Michael P. Dunn - GMP FirstEnergy
Great. That's all for me, Doug.
Thanks.
Douglas James Suttles - Encana Corp.
Thanks, Mike.
Operator
Thank you. The next question is from Josh Silverstein from Deutsche Bank.
Please go ahead.
Josh I. Silverstein - Deutsche Bank Securities, Inc.
Hey. Thanks.
Good morning, guys. I know there were a couple moving parts this quarter as far as some of the Gordondale volumes coming off and then the Davidson pad having some downtime.
Just trying to get a better understanding as to where the fourth quarter core four volumes are trending towards. I think as you mentioned, the increasing CapEx should help the Permian volumes, but I wasn't sure if there were any declines.
Just trying to get a better sense as to the base expectations for 4Q, just to set up the kind of 15% to 20% growth numbers you guys talked about as far as an exit rate next year.
Douglas James Suttles - Encana Corp.
Yes, Josh. I mean, a couple things to think about actually.
The capital spending in the third quarter was the lowest quarter of the year. As I mentioned, we've ramped up; we're almost at the 2017 activity levels now.
By the end of this month, I think we'll be just one rig short of where we expect to be. And most of that incremental ramp is going to come in to the Montney next year as we ramp to fill the two new gas plants coming on at the end of the year.
I think the best way to think about the fourth quarter is just use the guidance we've given on the core four for a 4% decline from the fourth quarter of last year. And I think the liquids mix should be on trend with what we've been seeing.
Josh I. Silverstein - Deutsche Bank Securities, Inc.
That's helpful. And then I know there's been a lot of activity recently over in Howard County and the Montney.
Obviously, you guys have a big position there. Will you guys start to put some rigs over there?
Any thoughts about activity for 2017?
Douglas James Suttles - Encana Corp.
Yes, we're going to have activity across the land base in the Permian next year. And really, this is all about efficient development of our inventory.

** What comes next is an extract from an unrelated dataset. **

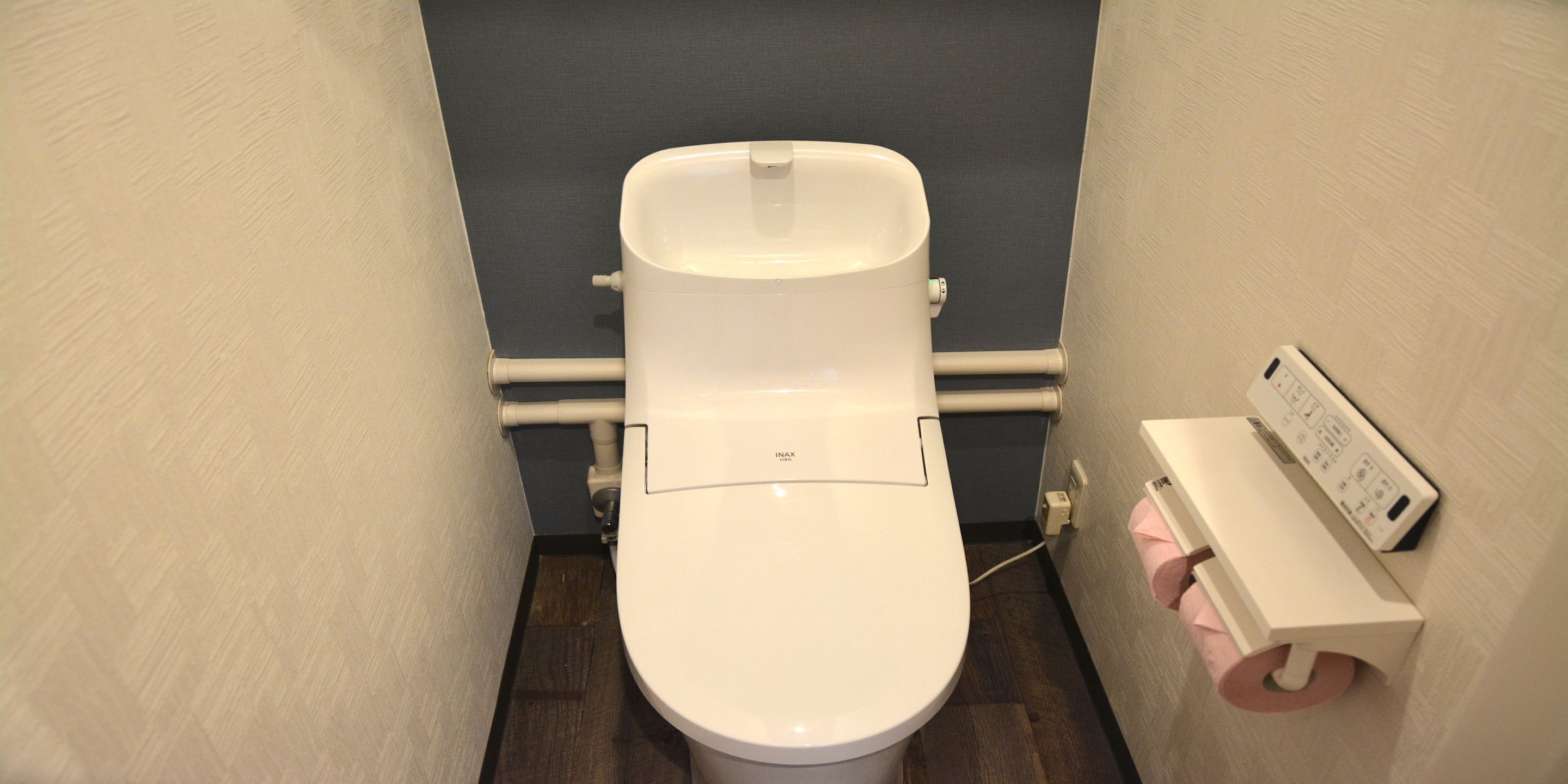 Economy Hotel Upashi 0*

We also will actually test a few new zones next year. We, at this point, expect to actually do some drilling in both the Clearfork and the Jo Mill in 2017.
This is a minor amount as we continue to prove it up. But really, what we're trying to do is optimize capital efficiency, get the most production for the least cost, which is driving us towards bigger pads.
But it does have activity across basically what we consider the four or five. We roll Upton into Midland.
We consider that core as well but we tend to refer to it and talk to it as Midland.
Josh I. Silverstein - Deutsche Bank Securities, Inc.
Great. Thank you.
Operator
Thank you. And at this time, we have completed the question-and-answer session.
I'll turn the call back over to Mr. McCracken.
Brendan McCracken - Encana Corp.
Thank you, operator. This now ends our call.
Thank you for joining us today.
Operator
Thank you. The conference has now ended.
Please disconnect your line at this time, and thank you for your participation.